*Assigned task*:
Select the lines of the records containing the word "United" and list them.

########

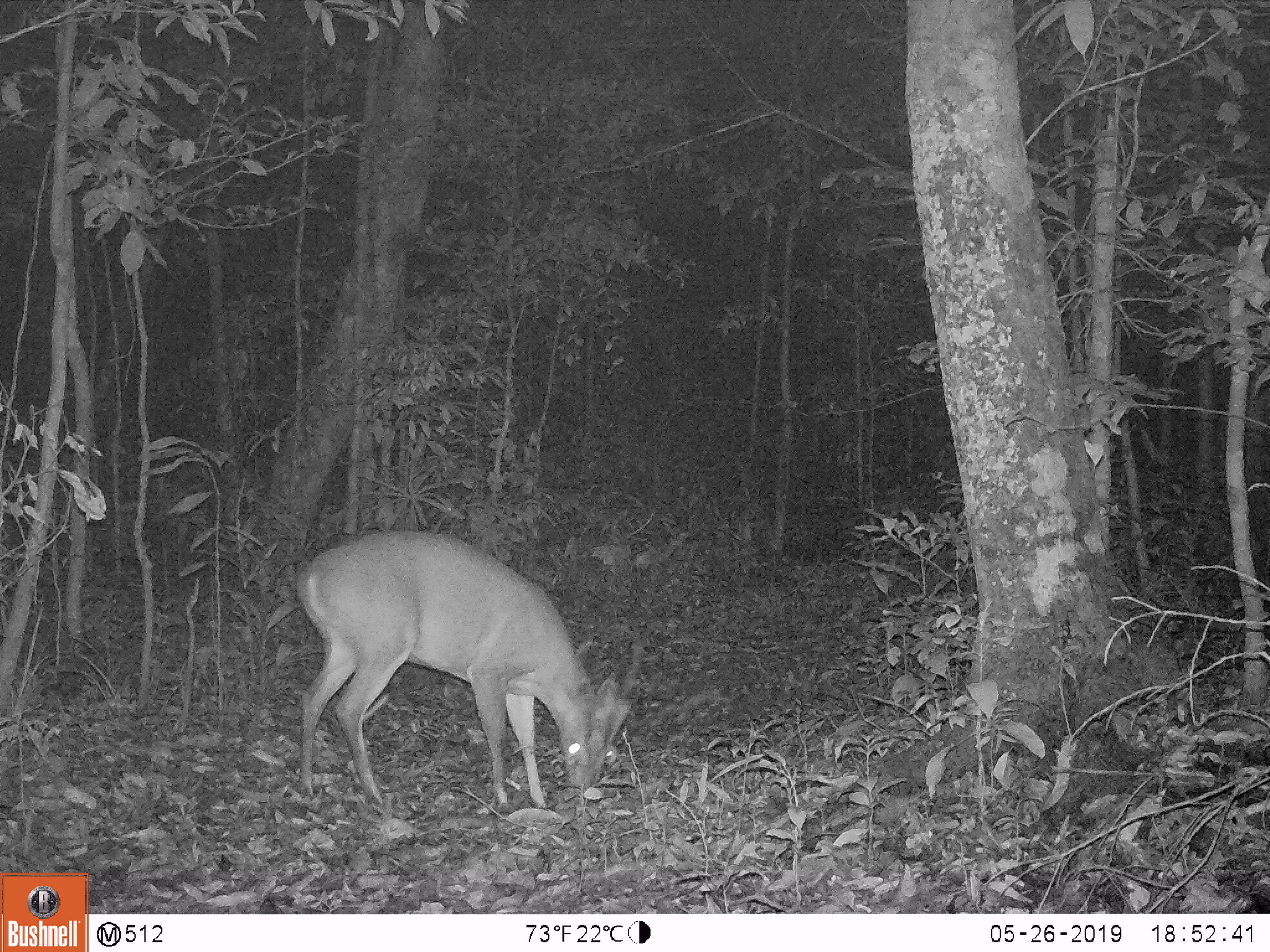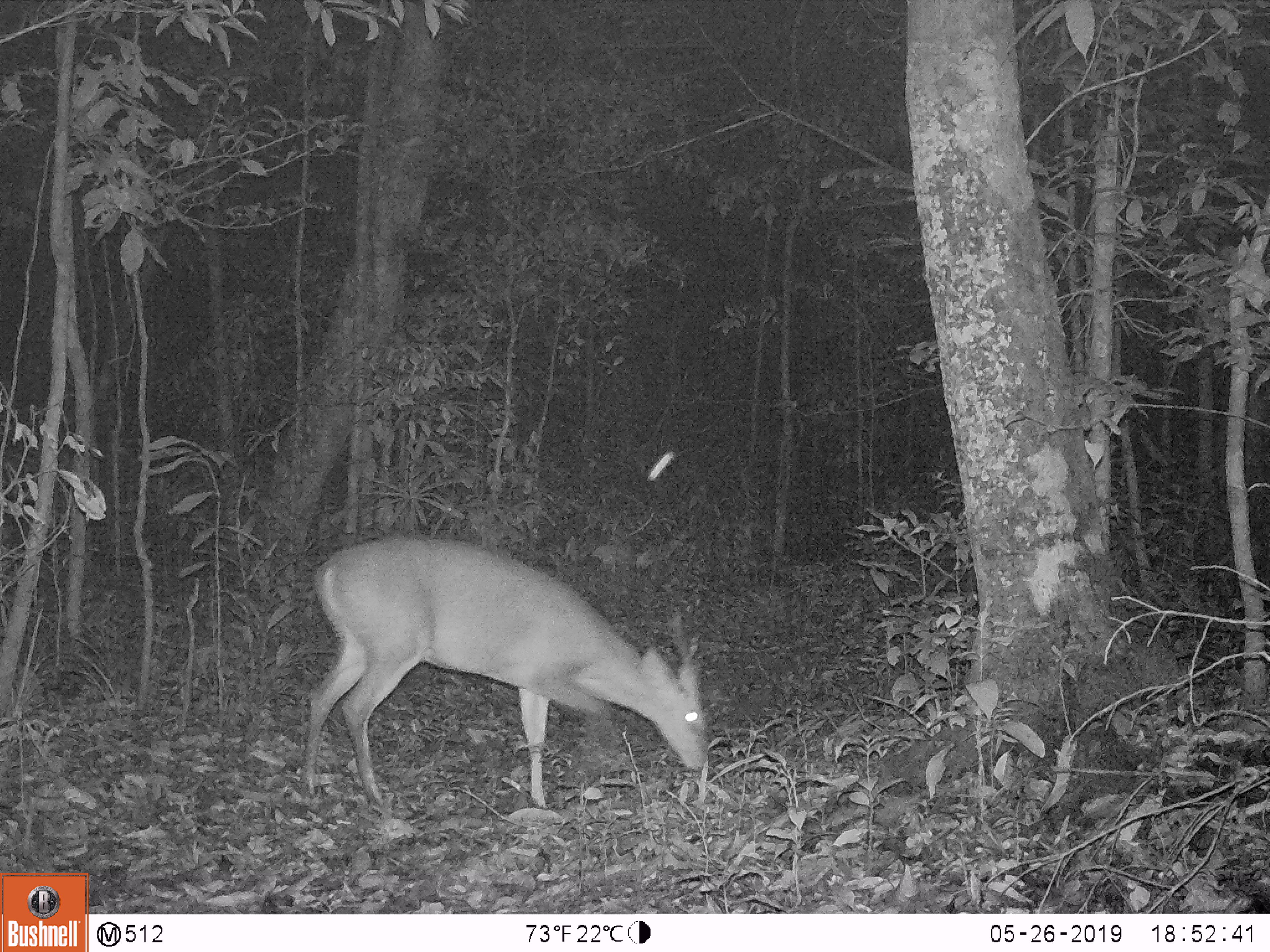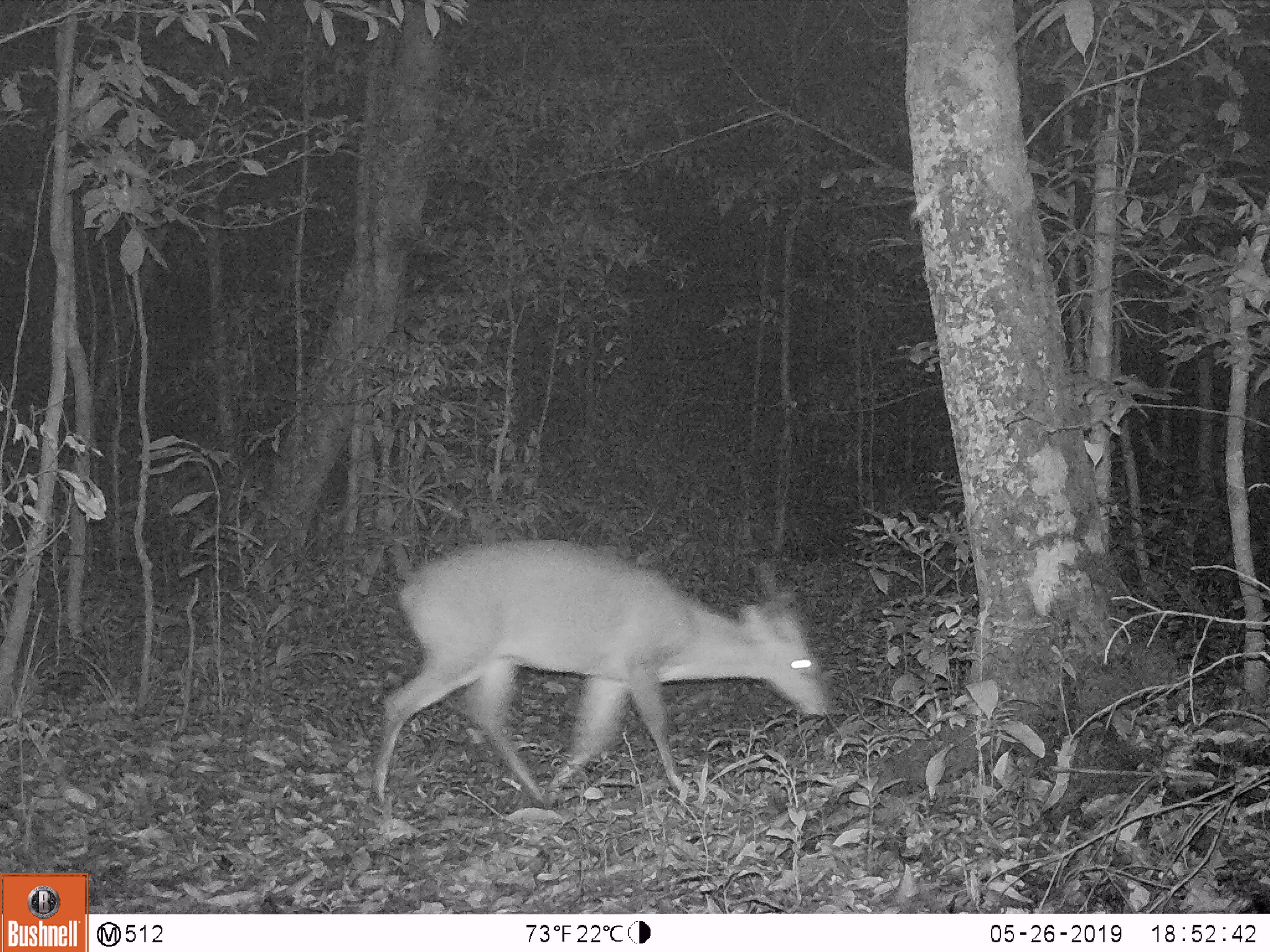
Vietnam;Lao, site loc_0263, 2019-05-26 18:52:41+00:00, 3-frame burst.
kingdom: Animalia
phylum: Chordata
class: Mammalia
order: Artiodactyla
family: Cervidae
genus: Muntiacus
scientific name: Muntiacus vuquangensis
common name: large-antlered muntjac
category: large antlered muntjac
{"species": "large antlered muntjac (large-antlered muntjac) (Muntiacus vuquangensis)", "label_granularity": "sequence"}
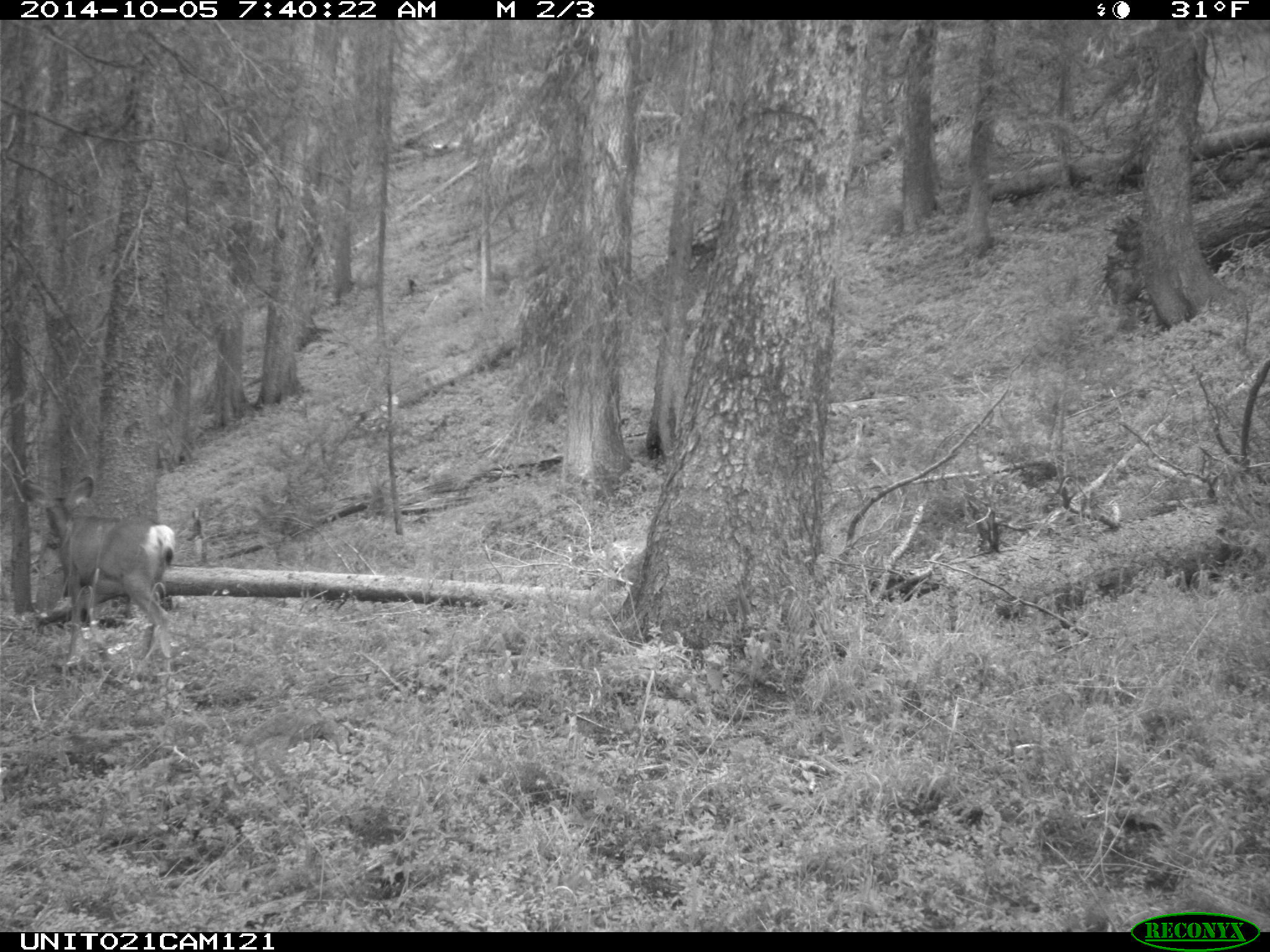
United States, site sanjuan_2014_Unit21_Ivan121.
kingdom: Animalia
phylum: Chordata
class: Mammalia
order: Artiodactyla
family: Cervidae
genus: Odocoileus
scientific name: Odocoileus hemionus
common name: mule deer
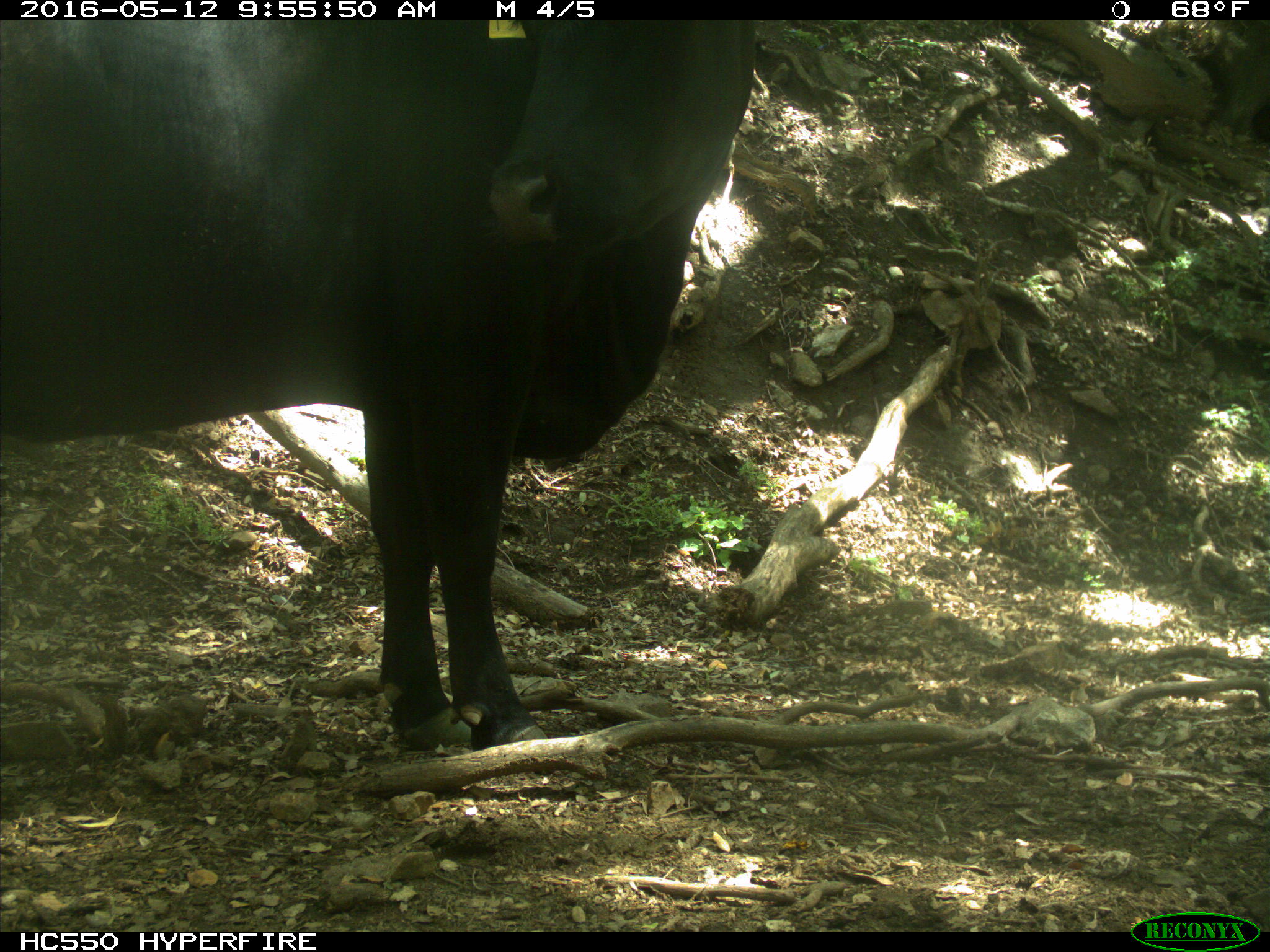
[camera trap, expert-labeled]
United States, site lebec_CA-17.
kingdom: Animalia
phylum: Chordata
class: Mammalia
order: Artiodactyla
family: Bovidae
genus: Bos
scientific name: Bos taurus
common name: domestic cow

########

*Answer for the task*:
United States, site sanjuan_2014_Unit21_Ivan121.
United States, site lebec_CA-17.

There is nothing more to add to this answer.